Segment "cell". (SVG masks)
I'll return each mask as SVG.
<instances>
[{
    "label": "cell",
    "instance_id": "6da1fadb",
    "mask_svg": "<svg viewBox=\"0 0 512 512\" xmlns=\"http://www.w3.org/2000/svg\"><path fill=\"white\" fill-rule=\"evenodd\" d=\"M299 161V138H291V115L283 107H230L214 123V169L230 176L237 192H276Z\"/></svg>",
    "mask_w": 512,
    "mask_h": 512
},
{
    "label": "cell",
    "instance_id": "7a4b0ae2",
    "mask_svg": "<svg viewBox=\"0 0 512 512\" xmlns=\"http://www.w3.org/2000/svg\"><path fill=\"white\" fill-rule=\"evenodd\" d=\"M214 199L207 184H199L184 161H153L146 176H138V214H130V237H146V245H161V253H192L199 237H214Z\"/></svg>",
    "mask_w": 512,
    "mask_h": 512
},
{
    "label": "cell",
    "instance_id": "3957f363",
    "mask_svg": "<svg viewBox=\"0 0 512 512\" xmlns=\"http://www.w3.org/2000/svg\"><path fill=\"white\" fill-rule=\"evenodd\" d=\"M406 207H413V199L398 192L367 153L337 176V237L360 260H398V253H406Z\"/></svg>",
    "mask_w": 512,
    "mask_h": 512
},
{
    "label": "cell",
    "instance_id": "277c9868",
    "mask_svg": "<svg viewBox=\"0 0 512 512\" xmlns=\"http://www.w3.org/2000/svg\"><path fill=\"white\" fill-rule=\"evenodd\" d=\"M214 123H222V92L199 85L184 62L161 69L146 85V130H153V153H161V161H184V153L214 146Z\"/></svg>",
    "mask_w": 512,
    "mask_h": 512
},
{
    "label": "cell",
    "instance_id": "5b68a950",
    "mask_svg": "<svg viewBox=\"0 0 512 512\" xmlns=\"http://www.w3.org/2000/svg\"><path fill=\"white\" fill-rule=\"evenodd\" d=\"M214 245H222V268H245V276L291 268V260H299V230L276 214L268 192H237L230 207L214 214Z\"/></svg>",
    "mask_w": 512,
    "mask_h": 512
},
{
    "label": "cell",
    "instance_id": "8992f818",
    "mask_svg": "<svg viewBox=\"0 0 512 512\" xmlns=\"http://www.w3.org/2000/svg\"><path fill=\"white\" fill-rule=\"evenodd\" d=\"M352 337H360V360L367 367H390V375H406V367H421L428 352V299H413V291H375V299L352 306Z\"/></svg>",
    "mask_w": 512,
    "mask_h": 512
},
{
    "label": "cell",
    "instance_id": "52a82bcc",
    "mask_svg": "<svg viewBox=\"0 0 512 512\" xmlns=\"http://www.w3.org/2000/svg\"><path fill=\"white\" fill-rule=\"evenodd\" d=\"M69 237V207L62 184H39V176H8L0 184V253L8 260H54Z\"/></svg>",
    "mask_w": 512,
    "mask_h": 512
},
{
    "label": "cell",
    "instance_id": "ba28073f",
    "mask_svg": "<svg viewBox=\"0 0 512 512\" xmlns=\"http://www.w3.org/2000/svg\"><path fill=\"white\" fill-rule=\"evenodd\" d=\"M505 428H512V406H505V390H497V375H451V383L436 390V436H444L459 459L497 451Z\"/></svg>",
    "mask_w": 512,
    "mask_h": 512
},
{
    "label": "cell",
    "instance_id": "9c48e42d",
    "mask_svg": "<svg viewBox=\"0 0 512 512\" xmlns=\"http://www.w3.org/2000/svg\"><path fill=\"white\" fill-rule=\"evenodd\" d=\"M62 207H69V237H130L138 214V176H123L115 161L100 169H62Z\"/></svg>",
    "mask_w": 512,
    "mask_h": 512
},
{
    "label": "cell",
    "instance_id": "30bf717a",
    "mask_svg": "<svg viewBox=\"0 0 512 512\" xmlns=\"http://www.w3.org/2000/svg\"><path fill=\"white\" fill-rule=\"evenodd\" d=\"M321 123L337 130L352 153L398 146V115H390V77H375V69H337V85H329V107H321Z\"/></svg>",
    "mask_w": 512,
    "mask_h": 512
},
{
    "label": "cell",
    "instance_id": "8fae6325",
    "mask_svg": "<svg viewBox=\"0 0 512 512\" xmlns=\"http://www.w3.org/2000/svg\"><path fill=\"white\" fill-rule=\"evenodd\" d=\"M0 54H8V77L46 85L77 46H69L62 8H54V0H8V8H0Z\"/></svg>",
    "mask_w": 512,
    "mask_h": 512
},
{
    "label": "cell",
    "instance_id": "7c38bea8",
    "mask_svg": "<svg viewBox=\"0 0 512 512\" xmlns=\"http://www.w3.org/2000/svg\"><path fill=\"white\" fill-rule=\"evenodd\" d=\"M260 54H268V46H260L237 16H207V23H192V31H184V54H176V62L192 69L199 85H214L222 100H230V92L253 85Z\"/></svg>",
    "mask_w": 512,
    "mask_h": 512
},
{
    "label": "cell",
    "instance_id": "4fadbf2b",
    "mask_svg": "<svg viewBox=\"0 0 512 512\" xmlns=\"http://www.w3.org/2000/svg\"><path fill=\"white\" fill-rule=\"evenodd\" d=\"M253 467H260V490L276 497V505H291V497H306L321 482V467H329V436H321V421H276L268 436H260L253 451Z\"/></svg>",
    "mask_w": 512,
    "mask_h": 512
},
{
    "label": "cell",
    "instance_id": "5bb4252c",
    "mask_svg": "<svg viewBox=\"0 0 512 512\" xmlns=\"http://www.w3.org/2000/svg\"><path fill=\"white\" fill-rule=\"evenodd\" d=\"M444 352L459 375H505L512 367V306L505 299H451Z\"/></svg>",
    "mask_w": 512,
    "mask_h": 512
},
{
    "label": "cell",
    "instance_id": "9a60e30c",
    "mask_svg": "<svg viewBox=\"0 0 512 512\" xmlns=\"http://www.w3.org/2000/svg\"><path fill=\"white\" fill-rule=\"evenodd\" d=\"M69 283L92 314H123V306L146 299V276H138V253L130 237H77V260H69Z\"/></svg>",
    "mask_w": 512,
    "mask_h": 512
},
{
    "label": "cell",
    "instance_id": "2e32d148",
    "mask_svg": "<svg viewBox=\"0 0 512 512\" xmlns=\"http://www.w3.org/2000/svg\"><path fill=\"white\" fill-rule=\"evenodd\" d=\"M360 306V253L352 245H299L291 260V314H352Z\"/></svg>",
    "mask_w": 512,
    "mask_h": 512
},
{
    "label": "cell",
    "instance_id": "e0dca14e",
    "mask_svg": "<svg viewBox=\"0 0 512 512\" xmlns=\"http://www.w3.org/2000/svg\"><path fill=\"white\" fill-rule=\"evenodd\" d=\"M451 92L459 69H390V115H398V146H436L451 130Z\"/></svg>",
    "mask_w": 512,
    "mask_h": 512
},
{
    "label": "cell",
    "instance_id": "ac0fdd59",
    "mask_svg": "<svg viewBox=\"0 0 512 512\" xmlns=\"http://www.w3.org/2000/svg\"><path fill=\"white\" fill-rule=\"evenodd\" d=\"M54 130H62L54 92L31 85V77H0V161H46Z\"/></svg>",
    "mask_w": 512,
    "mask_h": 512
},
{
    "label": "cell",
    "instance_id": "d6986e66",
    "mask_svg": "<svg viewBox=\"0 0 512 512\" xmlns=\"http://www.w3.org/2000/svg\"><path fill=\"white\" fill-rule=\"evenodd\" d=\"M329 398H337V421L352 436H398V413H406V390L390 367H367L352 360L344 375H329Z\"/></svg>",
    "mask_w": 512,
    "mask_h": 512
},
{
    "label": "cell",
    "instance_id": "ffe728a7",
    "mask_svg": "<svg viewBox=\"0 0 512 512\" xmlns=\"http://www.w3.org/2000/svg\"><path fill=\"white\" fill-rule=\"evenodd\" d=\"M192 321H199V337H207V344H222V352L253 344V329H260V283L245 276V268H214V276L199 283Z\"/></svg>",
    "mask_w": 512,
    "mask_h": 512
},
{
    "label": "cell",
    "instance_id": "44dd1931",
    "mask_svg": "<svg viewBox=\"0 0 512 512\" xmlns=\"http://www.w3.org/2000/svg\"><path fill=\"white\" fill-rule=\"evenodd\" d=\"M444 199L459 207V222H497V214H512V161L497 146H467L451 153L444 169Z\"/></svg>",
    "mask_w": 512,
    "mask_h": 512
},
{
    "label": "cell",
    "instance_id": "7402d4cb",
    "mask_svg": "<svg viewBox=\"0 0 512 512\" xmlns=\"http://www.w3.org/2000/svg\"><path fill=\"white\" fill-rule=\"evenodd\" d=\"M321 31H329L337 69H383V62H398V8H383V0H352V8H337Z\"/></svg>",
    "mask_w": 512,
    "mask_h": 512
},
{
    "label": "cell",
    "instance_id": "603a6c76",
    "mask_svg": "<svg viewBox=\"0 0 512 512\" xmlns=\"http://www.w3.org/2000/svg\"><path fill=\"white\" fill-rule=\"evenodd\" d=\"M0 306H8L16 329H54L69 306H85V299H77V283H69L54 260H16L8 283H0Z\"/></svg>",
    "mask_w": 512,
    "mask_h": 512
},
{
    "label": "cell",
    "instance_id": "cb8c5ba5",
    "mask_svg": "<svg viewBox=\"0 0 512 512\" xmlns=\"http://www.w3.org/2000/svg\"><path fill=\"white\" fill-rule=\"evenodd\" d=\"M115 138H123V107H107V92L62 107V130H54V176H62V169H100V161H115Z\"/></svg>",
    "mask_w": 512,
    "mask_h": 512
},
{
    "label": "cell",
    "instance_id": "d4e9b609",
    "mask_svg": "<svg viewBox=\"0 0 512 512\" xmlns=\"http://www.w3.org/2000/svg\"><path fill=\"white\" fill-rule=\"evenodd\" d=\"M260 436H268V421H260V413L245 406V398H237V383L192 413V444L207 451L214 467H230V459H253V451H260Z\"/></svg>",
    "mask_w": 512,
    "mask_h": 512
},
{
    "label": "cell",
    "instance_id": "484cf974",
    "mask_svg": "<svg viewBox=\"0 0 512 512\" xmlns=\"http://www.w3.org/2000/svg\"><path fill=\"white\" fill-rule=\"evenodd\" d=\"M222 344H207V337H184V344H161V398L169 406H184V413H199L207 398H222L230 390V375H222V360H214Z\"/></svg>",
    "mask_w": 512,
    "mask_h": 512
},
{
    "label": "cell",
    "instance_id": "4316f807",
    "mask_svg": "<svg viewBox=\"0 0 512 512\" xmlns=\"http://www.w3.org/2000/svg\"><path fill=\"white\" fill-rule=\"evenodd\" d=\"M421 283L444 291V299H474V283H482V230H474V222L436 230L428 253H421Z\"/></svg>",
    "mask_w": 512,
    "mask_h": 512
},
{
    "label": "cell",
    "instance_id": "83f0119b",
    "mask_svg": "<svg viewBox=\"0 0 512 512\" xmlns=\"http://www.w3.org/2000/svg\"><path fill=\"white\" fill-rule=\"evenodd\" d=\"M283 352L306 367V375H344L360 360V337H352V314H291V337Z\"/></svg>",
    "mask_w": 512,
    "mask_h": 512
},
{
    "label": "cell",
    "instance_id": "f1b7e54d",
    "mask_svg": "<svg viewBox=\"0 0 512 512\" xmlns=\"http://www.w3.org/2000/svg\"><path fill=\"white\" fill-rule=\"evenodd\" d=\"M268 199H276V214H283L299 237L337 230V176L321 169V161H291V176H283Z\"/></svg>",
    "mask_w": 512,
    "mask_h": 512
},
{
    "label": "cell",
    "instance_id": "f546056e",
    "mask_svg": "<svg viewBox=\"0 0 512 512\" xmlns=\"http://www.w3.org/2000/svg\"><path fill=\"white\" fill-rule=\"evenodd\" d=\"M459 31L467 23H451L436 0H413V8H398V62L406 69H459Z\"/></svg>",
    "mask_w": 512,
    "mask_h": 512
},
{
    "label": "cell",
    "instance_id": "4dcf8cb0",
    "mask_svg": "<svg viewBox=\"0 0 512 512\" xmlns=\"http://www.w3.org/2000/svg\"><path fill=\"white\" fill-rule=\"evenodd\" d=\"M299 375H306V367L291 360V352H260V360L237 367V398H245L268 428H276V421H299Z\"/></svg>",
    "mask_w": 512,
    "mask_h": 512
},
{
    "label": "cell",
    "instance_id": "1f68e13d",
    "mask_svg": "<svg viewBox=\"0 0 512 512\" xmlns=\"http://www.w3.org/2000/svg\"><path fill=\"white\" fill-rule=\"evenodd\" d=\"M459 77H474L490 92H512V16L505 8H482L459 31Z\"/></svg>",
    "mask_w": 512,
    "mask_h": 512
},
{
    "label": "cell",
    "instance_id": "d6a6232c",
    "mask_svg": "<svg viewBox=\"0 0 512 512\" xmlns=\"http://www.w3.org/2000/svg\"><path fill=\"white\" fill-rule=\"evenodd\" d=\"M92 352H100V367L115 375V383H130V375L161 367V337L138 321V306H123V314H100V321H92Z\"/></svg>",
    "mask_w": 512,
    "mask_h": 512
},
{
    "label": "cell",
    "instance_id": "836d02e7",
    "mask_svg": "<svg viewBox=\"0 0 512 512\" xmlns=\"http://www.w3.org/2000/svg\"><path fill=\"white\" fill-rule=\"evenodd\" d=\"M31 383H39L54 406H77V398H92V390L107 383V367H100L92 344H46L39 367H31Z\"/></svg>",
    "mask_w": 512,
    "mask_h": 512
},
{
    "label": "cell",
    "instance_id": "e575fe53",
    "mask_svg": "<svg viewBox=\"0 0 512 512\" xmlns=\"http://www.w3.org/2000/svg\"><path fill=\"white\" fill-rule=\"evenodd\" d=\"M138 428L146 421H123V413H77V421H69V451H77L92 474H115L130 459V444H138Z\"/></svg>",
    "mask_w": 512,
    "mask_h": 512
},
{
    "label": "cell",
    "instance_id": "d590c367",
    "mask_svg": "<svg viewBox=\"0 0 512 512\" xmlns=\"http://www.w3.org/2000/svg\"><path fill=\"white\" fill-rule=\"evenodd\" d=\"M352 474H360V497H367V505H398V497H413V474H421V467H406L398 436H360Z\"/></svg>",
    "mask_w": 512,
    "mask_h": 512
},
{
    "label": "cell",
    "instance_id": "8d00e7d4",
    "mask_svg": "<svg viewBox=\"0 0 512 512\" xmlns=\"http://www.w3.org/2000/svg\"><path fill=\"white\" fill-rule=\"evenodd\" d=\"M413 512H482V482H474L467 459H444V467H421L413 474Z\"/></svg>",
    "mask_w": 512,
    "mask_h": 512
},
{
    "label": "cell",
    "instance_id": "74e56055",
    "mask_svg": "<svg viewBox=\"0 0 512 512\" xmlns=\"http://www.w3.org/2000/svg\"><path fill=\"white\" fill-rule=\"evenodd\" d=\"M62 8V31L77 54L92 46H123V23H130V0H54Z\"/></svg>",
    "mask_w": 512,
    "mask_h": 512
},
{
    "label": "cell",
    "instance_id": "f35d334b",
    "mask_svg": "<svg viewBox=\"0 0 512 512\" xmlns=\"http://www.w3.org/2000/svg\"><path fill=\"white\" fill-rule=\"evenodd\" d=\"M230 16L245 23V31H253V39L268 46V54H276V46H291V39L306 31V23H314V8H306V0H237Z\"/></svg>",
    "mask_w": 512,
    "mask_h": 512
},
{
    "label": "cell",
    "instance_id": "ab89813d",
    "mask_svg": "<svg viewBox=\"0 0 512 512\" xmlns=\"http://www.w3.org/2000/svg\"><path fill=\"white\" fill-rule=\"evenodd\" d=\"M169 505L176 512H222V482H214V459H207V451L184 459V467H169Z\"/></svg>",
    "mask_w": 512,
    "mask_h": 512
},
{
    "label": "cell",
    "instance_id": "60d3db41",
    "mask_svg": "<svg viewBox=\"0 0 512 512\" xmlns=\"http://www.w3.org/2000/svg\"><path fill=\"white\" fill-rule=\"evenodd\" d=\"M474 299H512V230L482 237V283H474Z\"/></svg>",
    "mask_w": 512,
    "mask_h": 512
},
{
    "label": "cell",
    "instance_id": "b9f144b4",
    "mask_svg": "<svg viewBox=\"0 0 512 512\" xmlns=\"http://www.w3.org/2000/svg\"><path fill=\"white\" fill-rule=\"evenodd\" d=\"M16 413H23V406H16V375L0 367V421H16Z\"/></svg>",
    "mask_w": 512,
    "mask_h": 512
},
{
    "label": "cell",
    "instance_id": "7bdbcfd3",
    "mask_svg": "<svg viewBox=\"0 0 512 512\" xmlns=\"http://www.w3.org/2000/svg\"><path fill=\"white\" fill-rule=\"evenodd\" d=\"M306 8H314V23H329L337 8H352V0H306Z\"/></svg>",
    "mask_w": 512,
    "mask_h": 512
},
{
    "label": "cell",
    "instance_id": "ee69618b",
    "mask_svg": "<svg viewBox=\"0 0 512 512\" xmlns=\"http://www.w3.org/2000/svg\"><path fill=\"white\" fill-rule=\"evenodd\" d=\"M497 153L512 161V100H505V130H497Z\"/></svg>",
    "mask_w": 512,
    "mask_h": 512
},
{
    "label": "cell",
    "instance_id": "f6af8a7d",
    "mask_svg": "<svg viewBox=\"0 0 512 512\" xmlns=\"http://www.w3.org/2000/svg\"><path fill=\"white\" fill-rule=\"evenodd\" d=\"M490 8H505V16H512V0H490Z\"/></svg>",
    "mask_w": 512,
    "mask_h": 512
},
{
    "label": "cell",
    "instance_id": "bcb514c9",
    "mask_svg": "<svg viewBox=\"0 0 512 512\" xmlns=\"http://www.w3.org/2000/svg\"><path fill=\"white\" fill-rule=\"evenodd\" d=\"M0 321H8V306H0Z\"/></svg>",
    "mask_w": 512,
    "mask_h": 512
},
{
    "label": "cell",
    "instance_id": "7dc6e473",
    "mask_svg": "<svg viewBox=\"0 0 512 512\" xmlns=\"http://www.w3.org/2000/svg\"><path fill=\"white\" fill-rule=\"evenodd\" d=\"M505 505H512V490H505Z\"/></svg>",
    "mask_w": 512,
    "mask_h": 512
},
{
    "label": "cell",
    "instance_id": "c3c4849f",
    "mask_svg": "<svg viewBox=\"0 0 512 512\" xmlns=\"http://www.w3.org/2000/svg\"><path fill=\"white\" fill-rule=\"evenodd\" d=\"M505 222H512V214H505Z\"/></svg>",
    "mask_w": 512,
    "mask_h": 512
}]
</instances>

========

→ Task to carry out
Copy the entries word for word, beginning with their first line and continuing through the line that contains "207H413V199L398 192L367 153L337". Include both of those lines.

→ Result below
Segment "cell". (SVG masks)
I'll return each mask as SVG.
<instances>
[{
    "label": "cell",
    "instance_id": "6da1fadb",
    "mask_svg": "<svg viewBox=\"0 0 512 512\" xmlns=\"http://www.w3.org/2000/svg\"><path fill=\"white\" fill-rule=\"evenodd\" d=\"M299 161V138H291V115L283 107H230L214 123V169L230 176L237 192H276Z\"/></svg>",
    "mask_w": 512,
    "mask_h": 512
},
{
    "label": "cell",
    "instance_id": "7a4b0ae2",
    "mask_svg": "<svg viewBox=\"0 0 512 512\" xmlns=\"http://www.w3.org/2000/svg\"><path fill=\"white\" fill-rule=\"evenodd\" d=\"M214 199L207 184H199L184 161H153L146 176H138V214H130V237H146V245H161V253H192L199 237H214Z\"/></svg>",
    "mask_w": 512,
    "mask_h": 512
},
{
    "label": "cell",
    "instance_id": "3957f363",
    "mask_svg": "<svg viewBox=\"0 0 512 512\" xmlns=\"http://www.w3.org/2000/svg\"><path fill=\"white\" fill-rule=\"evenodd\" d=\"M406 207H413V199L398 192L367 153L337 176V237L360 260H398V253H406Z\"/></svg>",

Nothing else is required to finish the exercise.